Ames stared at him. “Whether or not I understand you,” he said, “by Jupiter, that fellow does!”

“Yes, I thought he would,” agreed Colonel March, and got to his feet. “That’s where he has hidden the money, you see.”

“Oh, what on earth are you talking about?” cried Marjorie Dawson. She could keep herself in hand no longer, and she almost screamed. “What could be invisible? What is there we can’t see? What part of the room is it in? What’s the size of it? What’s the color of it?”

“As for size,” replied the Colonel, “it may vary a good deal, but in this case it is about three feet high, two and a half feet long, and three or four inches deep. In color it is sometimes painted a bright gilt; but in this case the object is painted a modest brown.”

“What?”

“I mean,” said Colonel March, “a steam radiator — particularly a dummy radiator like that one in the corner over there.”

Ireton Bowlder made a run for the door, but he was tripped and brought down by P. C. Robinson. They were compelled to use handcuffs when they took him away.

“The possibilities of a dummy radiator, used for concealing something inside,” said Colonel March, when they were on their way home, “deserve the attention of our best crooks. It is very nearly a perfect hiding place. It is compact. It will hold a great deal of swag. And it is the one thing we never seem to notice, even if we happen to be looking at it.

“Nobody, you see, regards it as a piece of furniture at all — certainly not as a piece of furniture in which anything could possibly be concealed. Inspector Daniels never looked twice at the radiator in Bowlder’s study, and it is difficult to blame him. The radiator gave out heat, like an honest radiator; it was of iron; it seemed solid; it was clamped to the floor.
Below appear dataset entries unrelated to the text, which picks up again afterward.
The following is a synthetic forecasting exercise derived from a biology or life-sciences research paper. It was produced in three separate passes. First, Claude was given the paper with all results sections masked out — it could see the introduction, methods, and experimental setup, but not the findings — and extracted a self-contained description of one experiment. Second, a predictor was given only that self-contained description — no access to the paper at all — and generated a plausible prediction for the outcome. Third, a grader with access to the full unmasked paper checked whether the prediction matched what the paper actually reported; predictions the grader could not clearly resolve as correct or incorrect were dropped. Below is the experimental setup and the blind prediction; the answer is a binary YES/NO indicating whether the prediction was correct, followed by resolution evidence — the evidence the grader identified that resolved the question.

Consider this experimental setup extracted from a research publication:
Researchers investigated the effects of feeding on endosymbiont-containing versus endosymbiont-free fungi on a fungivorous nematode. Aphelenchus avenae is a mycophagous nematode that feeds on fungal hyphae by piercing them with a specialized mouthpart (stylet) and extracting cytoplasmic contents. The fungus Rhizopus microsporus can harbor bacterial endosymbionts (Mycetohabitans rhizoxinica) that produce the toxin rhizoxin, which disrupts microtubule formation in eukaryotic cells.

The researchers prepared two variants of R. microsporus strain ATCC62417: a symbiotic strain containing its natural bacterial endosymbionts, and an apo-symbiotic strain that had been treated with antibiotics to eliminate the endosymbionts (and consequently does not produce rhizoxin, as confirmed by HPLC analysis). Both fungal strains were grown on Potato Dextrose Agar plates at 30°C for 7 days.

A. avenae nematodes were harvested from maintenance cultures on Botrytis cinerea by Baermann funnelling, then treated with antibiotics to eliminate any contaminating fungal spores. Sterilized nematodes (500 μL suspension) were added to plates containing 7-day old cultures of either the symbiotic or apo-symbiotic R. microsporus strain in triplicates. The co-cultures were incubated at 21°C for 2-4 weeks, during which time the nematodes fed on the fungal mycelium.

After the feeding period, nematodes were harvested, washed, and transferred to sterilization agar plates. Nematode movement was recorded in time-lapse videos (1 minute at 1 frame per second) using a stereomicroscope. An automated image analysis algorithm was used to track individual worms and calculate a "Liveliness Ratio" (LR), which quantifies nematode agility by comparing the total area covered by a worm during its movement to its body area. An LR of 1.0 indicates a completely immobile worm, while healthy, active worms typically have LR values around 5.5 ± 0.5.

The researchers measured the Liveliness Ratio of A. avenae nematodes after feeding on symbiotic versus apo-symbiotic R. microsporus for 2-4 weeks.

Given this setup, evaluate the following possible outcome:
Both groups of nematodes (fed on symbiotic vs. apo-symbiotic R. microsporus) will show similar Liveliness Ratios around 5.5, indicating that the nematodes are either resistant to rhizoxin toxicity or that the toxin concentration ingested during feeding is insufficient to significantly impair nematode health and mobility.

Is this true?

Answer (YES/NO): NO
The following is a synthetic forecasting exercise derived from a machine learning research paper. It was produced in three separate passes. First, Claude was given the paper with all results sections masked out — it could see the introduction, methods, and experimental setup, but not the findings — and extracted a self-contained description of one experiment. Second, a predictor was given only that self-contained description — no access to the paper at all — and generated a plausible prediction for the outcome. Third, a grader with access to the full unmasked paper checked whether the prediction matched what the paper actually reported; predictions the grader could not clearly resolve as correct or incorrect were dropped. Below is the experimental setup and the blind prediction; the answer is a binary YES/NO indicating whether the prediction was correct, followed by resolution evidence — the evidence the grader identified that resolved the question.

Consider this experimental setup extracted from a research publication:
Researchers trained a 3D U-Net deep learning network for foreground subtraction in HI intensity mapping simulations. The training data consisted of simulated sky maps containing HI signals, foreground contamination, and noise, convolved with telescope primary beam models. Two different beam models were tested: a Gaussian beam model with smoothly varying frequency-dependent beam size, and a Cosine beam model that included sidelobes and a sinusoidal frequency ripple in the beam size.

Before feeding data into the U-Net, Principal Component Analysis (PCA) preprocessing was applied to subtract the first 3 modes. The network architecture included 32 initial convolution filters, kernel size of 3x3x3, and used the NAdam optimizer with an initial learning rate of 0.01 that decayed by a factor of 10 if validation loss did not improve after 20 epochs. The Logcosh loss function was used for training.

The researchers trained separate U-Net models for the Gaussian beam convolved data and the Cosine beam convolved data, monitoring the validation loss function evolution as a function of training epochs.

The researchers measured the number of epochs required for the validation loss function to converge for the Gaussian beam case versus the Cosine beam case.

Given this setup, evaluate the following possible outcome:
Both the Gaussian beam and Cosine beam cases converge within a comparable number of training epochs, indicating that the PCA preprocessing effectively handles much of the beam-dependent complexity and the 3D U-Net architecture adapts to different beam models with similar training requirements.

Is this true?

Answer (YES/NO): NO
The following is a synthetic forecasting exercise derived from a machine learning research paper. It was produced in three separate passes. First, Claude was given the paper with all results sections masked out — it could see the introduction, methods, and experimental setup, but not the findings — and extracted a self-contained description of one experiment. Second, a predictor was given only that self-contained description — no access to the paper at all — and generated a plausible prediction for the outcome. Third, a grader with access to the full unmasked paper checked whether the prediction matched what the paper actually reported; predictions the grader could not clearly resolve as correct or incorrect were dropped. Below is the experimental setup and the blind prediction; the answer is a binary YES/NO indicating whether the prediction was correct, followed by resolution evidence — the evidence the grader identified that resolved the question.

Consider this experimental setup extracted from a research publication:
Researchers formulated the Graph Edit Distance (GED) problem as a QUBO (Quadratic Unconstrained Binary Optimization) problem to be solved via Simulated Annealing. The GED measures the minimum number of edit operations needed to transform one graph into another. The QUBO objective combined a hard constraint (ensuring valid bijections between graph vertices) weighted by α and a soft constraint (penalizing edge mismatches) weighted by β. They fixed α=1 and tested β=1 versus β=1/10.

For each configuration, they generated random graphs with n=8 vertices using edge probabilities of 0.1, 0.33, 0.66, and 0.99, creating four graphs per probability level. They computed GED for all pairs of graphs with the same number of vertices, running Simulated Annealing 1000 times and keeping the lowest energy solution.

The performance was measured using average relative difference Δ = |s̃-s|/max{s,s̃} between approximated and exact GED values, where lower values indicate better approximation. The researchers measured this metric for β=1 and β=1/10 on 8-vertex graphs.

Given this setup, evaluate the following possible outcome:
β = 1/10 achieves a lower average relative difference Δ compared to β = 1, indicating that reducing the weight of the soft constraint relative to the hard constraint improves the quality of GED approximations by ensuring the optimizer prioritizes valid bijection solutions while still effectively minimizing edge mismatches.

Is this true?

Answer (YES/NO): YES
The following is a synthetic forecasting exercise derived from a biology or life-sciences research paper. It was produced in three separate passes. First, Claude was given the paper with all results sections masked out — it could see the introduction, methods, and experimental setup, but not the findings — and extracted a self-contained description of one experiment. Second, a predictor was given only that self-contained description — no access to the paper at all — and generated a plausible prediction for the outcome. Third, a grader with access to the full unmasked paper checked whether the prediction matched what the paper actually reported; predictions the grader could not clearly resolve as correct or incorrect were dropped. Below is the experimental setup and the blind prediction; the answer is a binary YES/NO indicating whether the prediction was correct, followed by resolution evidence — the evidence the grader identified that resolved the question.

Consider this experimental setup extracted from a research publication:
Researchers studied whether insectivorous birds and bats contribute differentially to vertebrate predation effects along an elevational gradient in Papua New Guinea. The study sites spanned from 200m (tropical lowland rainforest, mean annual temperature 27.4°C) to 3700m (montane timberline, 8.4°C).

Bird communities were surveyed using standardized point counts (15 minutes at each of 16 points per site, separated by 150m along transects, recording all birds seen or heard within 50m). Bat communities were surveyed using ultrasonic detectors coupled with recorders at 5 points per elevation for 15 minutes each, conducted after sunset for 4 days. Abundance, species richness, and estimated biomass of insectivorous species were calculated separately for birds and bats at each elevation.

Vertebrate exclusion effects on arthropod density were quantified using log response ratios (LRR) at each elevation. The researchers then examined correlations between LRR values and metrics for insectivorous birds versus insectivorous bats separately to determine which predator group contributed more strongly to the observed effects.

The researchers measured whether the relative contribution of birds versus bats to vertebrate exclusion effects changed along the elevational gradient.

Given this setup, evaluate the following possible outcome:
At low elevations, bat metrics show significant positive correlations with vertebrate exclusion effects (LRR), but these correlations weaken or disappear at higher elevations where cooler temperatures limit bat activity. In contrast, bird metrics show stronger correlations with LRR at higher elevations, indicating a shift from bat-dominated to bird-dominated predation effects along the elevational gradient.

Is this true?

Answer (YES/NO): NO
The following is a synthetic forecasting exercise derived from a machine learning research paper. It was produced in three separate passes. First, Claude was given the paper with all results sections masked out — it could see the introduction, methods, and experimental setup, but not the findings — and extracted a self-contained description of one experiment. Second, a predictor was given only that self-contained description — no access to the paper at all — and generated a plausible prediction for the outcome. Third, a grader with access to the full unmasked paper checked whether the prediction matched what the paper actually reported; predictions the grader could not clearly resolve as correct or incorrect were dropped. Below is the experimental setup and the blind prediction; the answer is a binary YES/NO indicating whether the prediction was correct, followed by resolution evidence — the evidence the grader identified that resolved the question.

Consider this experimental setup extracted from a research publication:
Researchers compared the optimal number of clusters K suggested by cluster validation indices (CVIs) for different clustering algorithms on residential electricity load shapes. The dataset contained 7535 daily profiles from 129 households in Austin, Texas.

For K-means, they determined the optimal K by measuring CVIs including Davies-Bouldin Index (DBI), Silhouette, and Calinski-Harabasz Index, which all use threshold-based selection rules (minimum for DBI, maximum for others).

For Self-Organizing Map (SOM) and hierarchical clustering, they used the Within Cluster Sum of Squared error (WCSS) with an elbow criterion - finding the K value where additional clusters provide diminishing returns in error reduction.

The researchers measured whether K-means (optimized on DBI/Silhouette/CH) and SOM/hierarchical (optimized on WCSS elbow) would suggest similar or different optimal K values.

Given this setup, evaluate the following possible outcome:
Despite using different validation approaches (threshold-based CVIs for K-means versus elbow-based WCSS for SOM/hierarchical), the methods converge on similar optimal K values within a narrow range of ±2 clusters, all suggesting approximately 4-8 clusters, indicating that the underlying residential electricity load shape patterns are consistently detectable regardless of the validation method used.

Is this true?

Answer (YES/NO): NO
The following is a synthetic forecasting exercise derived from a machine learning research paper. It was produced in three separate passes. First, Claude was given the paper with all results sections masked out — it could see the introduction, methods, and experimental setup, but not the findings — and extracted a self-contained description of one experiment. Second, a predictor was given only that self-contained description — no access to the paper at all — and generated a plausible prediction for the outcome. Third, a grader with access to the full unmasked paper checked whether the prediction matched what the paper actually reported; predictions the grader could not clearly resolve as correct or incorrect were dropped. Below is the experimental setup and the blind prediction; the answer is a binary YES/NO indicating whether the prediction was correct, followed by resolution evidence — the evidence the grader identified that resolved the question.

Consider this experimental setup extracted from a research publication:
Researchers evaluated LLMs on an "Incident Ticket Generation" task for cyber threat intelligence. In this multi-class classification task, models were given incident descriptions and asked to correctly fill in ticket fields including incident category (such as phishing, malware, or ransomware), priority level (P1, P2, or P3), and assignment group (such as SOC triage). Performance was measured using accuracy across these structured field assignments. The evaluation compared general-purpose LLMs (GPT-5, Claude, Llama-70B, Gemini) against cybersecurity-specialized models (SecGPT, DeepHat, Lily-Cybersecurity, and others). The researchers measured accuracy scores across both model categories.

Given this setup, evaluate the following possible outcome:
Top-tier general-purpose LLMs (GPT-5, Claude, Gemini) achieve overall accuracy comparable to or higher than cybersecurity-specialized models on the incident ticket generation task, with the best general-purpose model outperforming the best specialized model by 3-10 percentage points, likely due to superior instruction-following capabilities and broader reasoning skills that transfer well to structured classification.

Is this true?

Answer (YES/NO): NO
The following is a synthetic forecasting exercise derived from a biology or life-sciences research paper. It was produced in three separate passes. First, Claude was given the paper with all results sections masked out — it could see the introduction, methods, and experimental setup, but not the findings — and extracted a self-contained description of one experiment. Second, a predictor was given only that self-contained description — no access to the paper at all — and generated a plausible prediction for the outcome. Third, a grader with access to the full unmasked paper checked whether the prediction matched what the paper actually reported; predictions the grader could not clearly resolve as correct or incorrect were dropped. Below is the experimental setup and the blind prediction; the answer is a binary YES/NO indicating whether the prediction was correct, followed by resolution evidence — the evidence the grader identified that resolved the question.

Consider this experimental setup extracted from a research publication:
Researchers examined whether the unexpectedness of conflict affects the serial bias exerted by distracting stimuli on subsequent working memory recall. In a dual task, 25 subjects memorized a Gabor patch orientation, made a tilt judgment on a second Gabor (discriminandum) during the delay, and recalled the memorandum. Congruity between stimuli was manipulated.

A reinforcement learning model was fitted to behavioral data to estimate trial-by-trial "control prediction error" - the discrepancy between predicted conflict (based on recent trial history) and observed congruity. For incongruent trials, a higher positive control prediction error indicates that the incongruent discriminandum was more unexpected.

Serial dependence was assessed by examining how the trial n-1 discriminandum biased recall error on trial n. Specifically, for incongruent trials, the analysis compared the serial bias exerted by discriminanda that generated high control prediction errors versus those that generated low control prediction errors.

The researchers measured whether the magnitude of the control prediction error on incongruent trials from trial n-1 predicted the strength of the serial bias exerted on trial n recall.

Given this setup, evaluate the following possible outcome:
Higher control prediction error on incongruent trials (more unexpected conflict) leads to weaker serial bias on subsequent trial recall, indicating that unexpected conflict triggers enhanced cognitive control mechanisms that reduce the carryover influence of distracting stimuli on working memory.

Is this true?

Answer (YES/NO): NO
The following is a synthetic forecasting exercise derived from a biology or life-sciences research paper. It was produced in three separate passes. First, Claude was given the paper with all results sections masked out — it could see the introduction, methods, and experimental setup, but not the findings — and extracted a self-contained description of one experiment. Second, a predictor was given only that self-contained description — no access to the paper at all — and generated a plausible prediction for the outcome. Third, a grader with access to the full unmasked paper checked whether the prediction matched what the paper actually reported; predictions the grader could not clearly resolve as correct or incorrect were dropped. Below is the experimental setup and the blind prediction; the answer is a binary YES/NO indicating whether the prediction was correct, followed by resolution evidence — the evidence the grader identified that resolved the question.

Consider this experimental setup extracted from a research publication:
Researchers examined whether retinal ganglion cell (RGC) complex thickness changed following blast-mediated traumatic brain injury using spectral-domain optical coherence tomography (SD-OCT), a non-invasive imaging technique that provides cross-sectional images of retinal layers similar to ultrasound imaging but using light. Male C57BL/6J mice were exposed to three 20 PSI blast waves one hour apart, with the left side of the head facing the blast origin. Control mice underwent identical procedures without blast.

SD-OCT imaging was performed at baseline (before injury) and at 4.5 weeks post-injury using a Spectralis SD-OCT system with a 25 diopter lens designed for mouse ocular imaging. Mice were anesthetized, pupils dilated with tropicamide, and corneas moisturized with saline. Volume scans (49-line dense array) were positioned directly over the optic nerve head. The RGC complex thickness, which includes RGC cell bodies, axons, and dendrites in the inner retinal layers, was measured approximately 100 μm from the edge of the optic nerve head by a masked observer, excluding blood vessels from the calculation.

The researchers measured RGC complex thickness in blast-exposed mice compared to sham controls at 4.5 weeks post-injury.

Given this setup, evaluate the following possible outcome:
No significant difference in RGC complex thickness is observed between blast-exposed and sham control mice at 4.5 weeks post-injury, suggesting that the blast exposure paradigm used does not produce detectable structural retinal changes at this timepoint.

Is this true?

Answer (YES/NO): NO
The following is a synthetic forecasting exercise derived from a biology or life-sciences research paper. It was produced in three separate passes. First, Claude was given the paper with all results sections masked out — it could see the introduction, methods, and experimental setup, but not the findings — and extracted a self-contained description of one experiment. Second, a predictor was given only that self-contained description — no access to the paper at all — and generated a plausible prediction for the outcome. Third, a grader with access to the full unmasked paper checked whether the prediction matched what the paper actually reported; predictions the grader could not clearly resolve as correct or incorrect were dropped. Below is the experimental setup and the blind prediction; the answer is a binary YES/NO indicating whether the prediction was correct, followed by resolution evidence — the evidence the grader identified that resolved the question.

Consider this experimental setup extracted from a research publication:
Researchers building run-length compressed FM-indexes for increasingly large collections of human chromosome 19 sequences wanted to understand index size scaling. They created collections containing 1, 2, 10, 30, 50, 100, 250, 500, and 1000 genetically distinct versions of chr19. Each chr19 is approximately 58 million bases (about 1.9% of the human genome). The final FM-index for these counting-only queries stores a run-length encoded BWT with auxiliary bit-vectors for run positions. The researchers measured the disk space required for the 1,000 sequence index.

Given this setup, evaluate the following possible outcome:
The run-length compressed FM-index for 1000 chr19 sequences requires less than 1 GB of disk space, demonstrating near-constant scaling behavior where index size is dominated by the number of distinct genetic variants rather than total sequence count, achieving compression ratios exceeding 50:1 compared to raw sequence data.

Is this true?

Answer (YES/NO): YES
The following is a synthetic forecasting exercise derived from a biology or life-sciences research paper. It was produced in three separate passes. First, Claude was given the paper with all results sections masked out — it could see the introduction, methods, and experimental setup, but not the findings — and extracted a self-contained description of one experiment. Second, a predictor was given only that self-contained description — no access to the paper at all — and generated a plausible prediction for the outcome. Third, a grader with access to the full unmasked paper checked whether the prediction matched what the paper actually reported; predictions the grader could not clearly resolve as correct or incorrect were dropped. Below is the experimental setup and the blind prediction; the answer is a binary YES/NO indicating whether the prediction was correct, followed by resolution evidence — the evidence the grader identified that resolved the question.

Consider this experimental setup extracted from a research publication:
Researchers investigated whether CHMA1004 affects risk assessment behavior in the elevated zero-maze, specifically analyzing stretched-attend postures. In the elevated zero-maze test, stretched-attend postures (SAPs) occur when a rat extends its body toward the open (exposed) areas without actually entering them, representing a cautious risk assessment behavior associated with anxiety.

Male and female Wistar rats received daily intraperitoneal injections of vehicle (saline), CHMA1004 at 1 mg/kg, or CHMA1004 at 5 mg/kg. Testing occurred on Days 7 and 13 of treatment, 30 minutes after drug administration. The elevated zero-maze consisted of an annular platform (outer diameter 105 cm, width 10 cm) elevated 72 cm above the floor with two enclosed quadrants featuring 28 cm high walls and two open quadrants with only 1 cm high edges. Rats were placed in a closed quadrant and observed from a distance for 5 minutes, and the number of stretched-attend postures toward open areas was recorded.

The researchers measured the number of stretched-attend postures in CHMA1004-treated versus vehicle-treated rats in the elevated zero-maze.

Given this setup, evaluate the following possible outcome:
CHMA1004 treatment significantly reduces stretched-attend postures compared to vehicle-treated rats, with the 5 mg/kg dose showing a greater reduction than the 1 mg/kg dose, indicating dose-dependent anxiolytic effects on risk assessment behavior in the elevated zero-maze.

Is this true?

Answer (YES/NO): NO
“You can buy one of them easily enough. They are really disguised oil stoves; portable, with several concealed burners, one under each coil. I have never forgotten the shock I received, sitting comfortably by a steaming radiator in the house of a friend of mine, when it suddenly occurred to me that the house was not centrally heated.

“Bowlder’s radiator was a more elaborate affair, but one that could be constructed without difficulty. Two of the coils contained no burners, were invisibly hinged at the back, and formed hollow receptacles as large as he could wish. The house was centrally heated, so that a mere radiator aroused no suspicion whatever. It was, in short, a private safe without lock or combination, but so commonplace as to defy suspicion. I have been waiting for somebody to try the trick; and lo, somebody did.”

Marjorie Dawson looked at him inquiringly.

“You mean you expected to find one of those things when we went down to Greenacres?” she asked.

“I am the Department of Queer Complaints,” said Colonel March with apology, “and I was on the lookout for it as soon as central heating was reported in that room. I wasn’t sure, of course, until we talked to Bowlder through the study window. The banknotes would get rather warm, you can understand, from being in a compartment next to the oil burner. They wouldn’t scorch, any more than our clothes scorch when we put them to dry on top of an ordinary radiator, but they would be tolerably warm; and so would the fastenings when Bowlder opened his safe. That was why he had to wrap a handkerchief round his right hand. And it was Chief Inspector Ames, with unerring intuition, who hit on the real clue long before it ever came to me.”